Problem:
Please pick out every line of the records below that contains the string "библиотек", and copy each of those lines in full.

Content starts

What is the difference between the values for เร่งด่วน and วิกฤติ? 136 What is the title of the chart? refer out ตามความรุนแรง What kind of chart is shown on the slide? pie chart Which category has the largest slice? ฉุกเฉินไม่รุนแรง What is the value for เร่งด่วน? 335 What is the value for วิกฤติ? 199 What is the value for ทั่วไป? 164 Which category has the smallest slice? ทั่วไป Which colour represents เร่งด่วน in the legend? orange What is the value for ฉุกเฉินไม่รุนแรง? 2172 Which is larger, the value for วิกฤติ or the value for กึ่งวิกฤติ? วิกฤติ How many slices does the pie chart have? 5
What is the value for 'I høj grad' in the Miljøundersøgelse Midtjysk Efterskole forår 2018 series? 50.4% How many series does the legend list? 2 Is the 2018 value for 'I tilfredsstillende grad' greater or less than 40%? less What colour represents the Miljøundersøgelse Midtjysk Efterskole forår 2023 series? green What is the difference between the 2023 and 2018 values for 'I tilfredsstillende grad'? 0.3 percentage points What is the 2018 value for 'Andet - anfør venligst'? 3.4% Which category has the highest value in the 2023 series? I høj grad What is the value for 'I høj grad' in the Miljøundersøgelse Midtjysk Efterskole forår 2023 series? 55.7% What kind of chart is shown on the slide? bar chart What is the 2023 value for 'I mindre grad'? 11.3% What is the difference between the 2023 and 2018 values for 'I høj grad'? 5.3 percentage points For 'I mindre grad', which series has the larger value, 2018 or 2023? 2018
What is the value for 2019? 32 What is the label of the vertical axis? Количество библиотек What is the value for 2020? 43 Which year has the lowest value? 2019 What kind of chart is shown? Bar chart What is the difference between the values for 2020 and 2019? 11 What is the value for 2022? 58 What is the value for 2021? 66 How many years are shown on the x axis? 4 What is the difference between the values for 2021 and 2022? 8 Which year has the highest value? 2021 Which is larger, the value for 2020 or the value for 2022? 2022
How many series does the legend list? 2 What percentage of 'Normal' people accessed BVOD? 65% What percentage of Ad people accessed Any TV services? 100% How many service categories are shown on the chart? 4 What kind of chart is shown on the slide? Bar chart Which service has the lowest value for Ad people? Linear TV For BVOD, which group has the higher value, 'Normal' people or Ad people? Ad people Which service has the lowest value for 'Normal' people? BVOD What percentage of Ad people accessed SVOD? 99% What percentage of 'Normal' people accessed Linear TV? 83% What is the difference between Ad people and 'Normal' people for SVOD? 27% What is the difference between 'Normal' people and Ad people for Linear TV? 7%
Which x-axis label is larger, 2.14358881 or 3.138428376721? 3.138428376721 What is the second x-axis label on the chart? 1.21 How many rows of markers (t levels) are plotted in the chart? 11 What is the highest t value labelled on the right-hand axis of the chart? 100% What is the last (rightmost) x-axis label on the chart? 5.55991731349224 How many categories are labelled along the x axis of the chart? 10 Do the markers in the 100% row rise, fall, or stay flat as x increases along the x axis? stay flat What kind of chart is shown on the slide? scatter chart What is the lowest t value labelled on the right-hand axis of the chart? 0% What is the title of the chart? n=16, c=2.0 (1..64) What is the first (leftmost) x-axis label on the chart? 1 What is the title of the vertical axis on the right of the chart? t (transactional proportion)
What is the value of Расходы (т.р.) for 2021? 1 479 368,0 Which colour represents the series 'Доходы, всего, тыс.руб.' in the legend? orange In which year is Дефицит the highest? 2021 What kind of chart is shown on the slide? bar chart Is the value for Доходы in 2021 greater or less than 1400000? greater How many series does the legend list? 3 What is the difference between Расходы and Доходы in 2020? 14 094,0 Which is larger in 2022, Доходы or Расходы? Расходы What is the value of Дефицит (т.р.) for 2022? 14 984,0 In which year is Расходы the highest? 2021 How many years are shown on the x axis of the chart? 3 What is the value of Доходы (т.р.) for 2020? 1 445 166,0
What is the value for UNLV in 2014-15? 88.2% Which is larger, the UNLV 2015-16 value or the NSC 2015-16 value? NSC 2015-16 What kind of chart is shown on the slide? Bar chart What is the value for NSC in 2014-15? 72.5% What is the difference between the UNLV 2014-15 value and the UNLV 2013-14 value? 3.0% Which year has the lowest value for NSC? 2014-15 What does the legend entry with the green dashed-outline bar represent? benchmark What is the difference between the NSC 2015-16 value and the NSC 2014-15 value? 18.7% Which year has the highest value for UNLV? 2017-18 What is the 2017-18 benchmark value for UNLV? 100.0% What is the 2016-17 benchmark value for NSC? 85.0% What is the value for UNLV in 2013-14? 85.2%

Content ends

Written solution:
What is the value for 2019? 32 What is the label of the vertical axis? Количество библиотек What is the value for 2020? 43 Which year has the lowest value? 2019 What kind of chart is shown? Bar chart What is the difference between the values for 2020 and 2019? 11 What is the value for 2022? 58 What is the value for 2021? 66 How many years are shown on the x axis? 4 What is the difference between the values for 2021 and 2022? 8 Which year has the highest value? 2021 Which is larger, the value for 2020 or the value for 2022? 2022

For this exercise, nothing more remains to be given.